You don’t know me. I’m one of a million fans, annoyed as the rest of them with this contract madness. I know you don’t doubt that your city (and it is your city, King Brees) wants you paid whatever you desire to play with us through the end of your career.
All your fans are reeling, asking one another what in the nether hell is going on in Mr. Loomis’ cloudy office. We know there’s a salary cap issue, though we won’t claim to understand its details.
What can we do? I’m asking, we all are. Do you want to eat free at K-Paul’s forever (if you don’t already)? I’d venture to say your city would do anything to see you under center at OTAs ASAP.
So, I have a proposal for you and for the Who Dat Nation: let us take up a citywide collection. Sure, we can’t pay you to play, but we can pay you endorse us, right? I hereby personally offer to organize and execute an endorsement deal, worth the difference between your asking price this year and Mr. Loomis’ highest offer. I’ll set up the website to take donations from the Who Dat Nation, and I’ll set up production on a commercial for the City of New Orleans. And at the end, if my fellow citizens agree, we’ll get you the money, come hell or the high water we’re all painfully familiar with.

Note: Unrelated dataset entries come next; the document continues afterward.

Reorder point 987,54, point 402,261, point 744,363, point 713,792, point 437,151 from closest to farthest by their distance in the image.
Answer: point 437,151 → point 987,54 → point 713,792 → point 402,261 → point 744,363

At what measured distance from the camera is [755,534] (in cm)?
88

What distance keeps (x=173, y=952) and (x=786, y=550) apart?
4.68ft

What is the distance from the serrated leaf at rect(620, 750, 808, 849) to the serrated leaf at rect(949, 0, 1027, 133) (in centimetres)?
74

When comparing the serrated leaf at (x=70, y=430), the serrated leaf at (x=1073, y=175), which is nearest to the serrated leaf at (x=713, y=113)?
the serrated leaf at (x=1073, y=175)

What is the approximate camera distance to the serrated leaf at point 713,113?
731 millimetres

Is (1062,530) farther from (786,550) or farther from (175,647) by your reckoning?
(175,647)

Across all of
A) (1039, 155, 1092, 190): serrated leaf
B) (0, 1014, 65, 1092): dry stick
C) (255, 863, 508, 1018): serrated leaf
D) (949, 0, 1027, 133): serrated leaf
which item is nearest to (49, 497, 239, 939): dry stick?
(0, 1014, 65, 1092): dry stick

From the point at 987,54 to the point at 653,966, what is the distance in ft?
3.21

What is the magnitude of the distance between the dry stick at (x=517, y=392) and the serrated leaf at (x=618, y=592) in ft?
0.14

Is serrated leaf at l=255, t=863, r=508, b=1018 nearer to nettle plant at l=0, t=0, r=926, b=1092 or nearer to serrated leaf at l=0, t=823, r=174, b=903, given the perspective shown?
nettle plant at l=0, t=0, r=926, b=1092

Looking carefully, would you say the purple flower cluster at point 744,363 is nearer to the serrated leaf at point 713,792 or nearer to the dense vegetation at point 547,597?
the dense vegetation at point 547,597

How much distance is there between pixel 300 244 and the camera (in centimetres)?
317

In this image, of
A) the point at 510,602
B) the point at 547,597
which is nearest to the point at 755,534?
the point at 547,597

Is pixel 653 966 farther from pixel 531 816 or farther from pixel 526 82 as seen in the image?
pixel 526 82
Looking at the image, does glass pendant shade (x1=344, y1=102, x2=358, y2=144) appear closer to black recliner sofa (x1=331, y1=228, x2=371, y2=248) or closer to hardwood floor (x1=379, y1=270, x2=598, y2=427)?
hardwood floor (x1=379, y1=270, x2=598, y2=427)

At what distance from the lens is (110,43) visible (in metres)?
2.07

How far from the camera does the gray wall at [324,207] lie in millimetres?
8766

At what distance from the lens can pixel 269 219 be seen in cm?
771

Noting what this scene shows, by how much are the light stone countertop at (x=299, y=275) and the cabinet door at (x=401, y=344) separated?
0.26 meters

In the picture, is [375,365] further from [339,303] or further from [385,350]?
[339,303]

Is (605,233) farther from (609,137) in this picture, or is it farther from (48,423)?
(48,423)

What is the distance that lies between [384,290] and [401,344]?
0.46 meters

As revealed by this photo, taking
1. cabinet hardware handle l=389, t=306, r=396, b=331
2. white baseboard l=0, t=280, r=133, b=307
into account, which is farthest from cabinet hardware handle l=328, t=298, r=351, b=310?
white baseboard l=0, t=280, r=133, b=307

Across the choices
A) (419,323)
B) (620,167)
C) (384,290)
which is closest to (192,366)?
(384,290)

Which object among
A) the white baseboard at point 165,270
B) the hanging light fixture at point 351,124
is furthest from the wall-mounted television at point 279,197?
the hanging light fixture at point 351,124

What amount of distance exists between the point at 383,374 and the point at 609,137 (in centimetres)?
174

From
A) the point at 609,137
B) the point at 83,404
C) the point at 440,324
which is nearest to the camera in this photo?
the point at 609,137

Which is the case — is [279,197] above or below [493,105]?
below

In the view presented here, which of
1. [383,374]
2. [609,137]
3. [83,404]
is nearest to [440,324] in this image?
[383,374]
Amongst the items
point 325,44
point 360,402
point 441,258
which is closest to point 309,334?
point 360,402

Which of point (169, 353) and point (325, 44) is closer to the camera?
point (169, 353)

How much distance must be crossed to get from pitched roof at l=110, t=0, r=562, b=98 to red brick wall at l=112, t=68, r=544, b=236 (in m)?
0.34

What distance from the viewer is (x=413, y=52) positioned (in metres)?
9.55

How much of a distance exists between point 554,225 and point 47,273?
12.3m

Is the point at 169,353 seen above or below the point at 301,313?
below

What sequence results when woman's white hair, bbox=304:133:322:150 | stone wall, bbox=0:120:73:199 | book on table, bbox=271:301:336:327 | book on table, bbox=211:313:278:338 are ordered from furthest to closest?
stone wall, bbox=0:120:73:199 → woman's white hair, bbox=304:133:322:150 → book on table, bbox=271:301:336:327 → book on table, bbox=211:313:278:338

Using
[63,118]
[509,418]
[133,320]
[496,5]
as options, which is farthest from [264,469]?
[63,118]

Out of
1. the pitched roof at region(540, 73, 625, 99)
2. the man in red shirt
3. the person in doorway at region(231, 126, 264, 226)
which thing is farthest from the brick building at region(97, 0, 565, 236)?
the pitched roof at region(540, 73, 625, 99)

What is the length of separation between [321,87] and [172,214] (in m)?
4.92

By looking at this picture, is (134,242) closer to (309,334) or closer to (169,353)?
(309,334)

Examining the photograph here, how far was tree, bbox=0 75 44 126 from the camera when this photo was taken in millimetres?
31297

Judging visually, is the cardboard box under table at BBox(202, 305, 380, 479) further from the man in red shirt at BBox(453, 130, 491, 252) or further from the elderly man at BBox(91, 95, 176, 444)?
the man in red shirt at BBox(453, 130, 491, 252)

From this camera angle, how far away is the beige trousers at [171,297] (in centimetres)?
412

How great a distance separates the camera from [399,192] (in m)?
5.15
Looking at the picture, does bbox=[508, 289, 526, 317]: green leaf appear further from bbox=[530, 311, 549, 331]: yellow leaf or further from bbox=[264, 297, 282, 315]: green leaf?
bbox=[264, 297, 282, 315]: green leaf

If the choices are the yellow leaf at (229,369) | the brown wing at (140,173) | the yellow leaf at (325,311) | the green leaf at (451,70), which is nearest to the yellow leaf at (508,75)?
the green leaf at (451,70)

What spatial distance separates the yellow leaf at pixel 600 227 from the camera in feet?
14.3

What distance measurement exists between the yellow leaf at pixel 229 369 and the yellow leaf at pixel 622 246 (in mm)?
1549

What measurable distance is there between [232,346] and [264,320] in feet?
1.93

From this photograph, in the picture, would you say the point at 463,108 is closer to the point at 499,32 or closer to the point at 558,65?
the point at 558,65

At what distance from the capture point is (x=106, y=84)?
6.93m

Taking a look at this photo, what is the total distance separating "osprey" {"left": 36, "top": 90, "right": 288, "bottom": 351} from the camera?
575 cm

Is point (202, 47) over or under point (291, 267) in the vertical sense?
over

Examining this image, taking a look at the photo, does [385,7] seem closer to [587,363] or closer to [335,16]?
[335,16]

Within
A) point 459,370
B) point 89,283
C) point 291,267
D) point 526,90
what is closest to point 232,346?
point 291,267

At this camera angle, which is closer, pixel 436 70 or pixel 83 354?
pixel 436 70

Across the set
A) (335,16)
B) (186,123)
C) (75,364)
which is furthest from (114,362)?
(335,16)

I’ll do it every year until you choose to retire, if that’s what it takes.
If I get twenty comments to this post voicing agreement from other fans and even the slightest suggestion from any of your people that you’d take it, I’ll start the ball rolling. I’m 100% serious. If I had four million dollars to spare, I’d pay you by myself. But I don’t – I only have some time and some determination to better the chances that your team will keep bringing me such unbounded happiness this year.
With a word from you that you’ll consider this, I’ll dedicate the next weeks of my life to making it happen. We’ve been the undeserved pariahs of the NFL too long. We want to fight back. Let us, please.